--- start GIVEN DATA ---

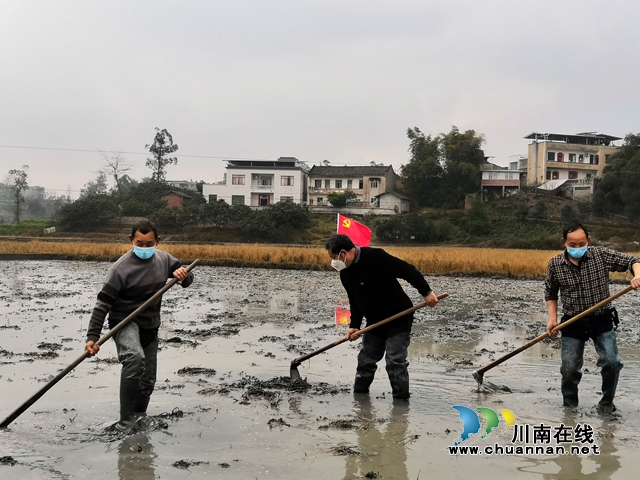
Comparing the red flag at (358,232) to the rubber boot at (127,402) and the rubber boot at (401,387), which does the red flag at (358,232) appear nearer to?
the rubber boot at (401,387)

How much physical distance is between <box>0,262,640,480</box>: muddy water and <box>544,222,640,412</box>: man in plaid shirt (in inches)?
11.7

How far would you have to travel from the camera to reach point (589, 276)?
15.8ft

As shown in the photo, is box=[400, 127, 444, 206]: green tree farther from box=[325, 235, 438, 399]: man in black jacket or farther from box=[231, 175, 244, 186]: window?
box=[325, 235, 438, 399]: man in black jacket

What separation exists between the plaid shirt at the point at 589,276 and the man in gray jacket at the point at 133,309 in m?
2.92

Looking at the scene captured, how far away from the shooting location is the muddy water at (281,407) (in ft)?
12.2

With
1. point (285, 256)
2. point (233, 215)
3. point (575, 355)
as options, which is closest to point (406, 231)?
point (233, 215)

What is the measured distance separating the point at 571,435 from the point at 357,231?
692 cm

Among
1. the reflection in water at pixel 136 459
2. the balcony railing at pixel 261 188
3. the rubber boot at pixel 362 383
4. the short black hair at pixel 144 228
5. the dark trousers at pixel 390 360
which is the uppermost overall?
the balcony railing at pixel 261 188

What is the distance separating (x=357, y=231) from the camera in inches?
431

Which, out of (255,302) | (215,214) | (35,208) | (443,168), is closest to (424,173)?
(443,168)

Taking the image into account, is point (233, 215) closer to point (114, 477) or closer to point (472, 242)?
point (472, 242)

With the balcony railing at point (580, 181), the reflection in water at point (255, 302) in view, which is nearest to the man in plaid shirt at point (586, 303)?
the reflection in water at point (255, 302)

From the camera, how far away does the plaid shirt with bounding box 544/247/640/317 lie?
4.79 metres

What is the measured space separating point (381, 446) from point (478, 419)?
988 mm
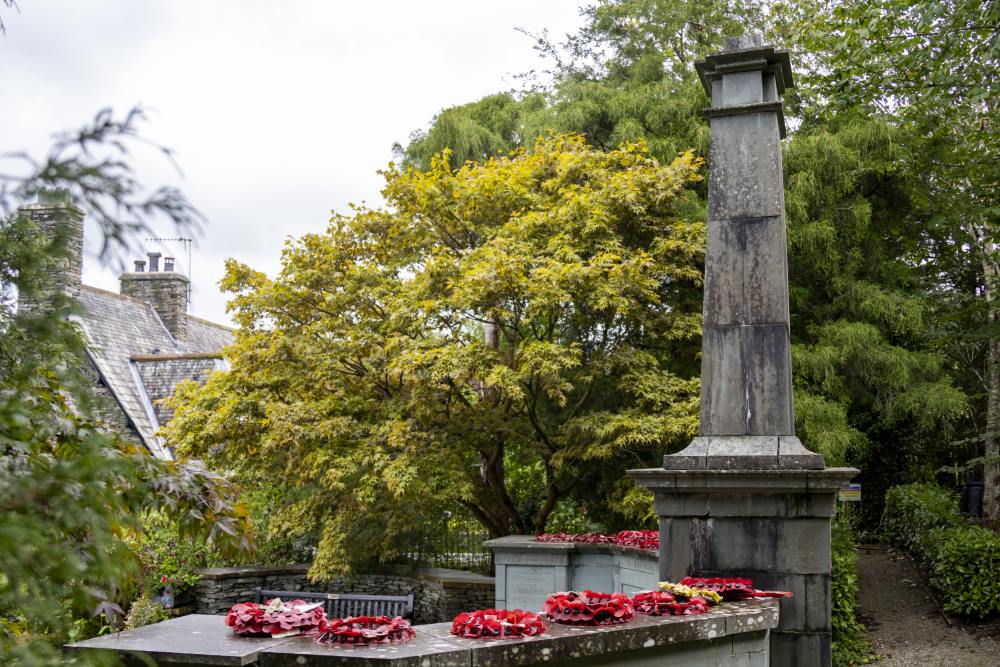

--- end GIVEN DATA ---

EXERCISE REQUIREMENTS: Can you reproduce all of the records above with "muddy water" replaced by "murky water" and everything else left as it is? Leave the pictures out.

ANSWER TO THE EXERCISE:
Comparing the red flag at (358,232) to the rubber boot at (127,402) and the rubber boot at (401,387), which does the red flag at (358,232) appear nearer to?
the rubber boot at (401,387)

How much physical distance is between <box>0,262,640,480</box>: murky water and <box>544,222,640,412</box>: man in plaid shirt (in inches)?
11.7

How far would you have to travel from the camera to reach point (589, 276)?
15.8ft

As shown in the photo, is box=[400, 127, 444, 206]: green tree farther from box=[325, 235, 438, 399]: man in black jacket or farther from box=[231, 175, 244, 186]: window?
box=[325, 235, 438, 399]: man in black jacket

What separation exists between the plaid shirt at the point at 589,276 and the man in gray jacket at the point at 133,309 in m?
2.92

Looking at the scene captured, how far away from the shooting location is the murky water at (281,407) (in ft)?
12.2

With
1. point (285, 256)
2. point (233, 215)
3. point (575, 355)
as options, which is closest to point (406, 231)?
point (233, 215)

What is the measured distance separating the point at 571,435 from the point at 357,231?
692 cm

Among
1. the reflection in water at pixel 136 459
2. the balcony railing at pixel 261 188
3. the rubber boot at pixel 362 383
4. the short black hair at pixel 144 228
5. the dark trousers at pixel 390 360
which is the uppermost overall?
the balcony railing at pixel 261 188

What is the distance separating (x=357, y=231) from the camera in inches?
431

Which, out of (255,302) | (215,214) | (35,208) | (443,168), is closest to (424,173)?
(443,168)

Taking the image into account, is point (233, 215) closer to point (114, 477) or closer to point (472, 242)?
point (472, 242)

With the balcony railing at point (580, 181), the reflection in water at point (255, 302) in view, which is nearest to the man in plaid shirt at point (586, 303)?
the reflection in water at point (255, 302)

From the camera, how far away does the plaid shirt with bounding box 544/247/640/317 lie?
4.79 metres

What is the measured space separating point (381, 446) from point (478, 419)?
988 mm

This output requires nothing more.